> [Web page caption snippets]
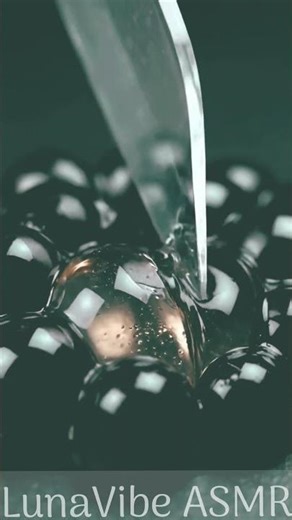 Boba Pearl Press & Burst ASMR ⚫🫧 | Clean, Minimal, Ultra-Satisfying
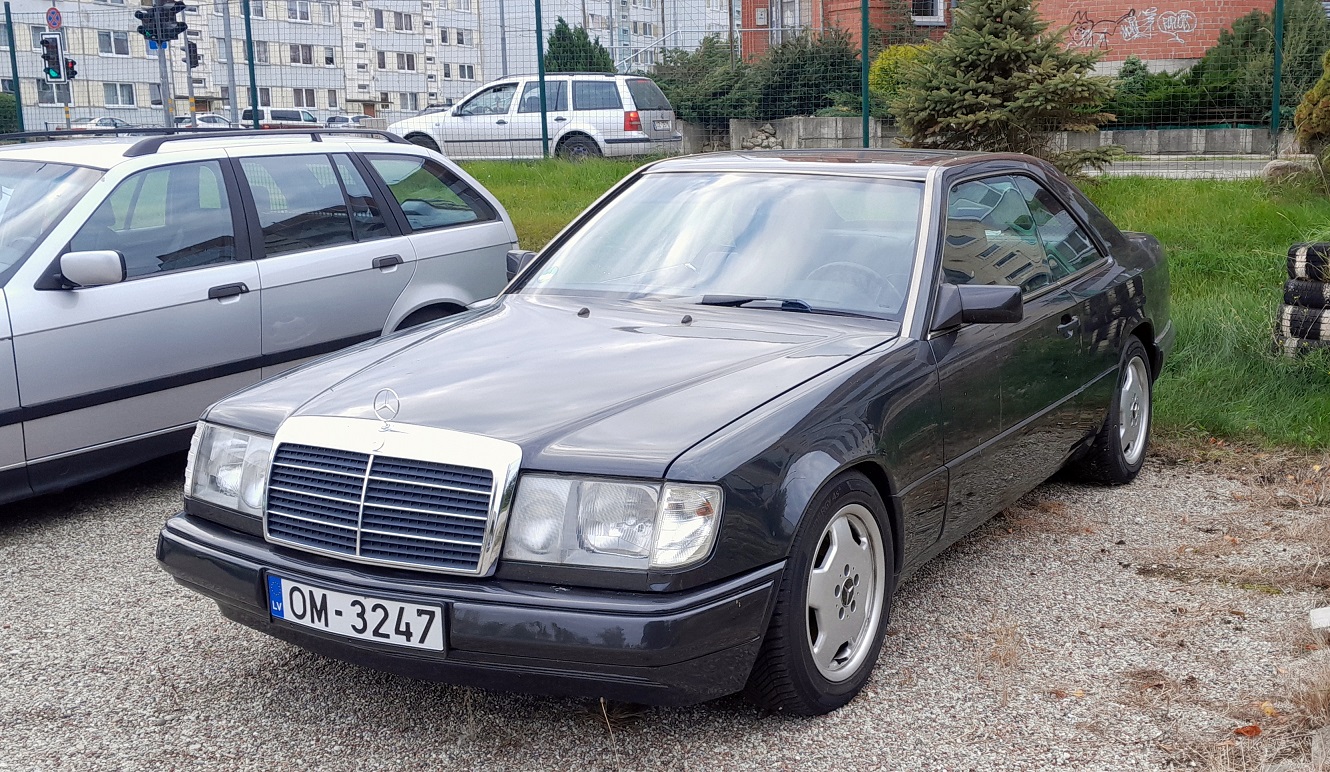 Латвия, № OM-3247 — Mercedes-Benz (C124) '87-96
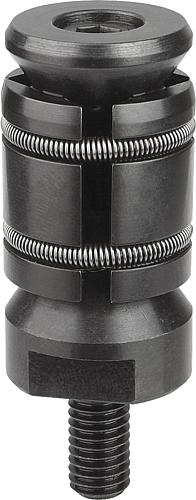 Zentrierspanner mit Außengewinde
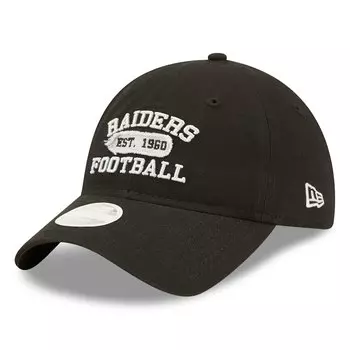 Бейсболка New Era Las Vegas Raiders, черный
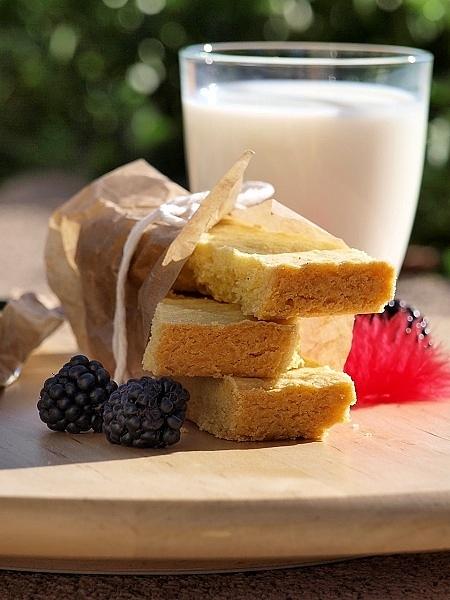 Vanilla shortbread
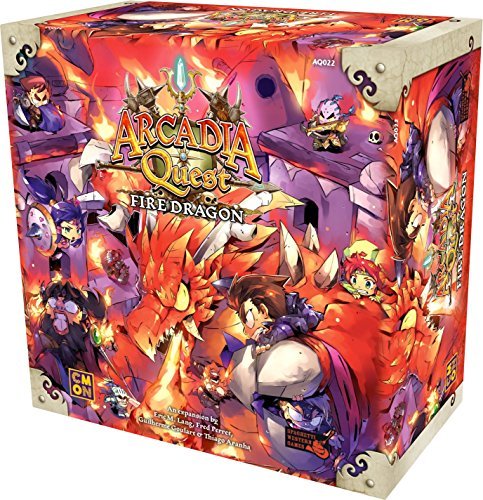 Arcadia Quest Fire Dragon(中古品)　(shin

> [PROBLEM] Word for word, set down every record, keeping the images out.

> [EXERCISE ANSWER]
 Boba Pearl Press & Burst ASMR ⚫🫧 | Clean, Minimal, Ultra-Satisfying
 Латвия, № OM-3247 — Mercedes-Benz (C124) '87-96
 Zentrierspanner mit Außengewinde
 Бейсболка New Era Las Vegas Raiders, черный
 Vanilla shortbread
 Arcadia Quest Fire Dragon(中古品)　(shin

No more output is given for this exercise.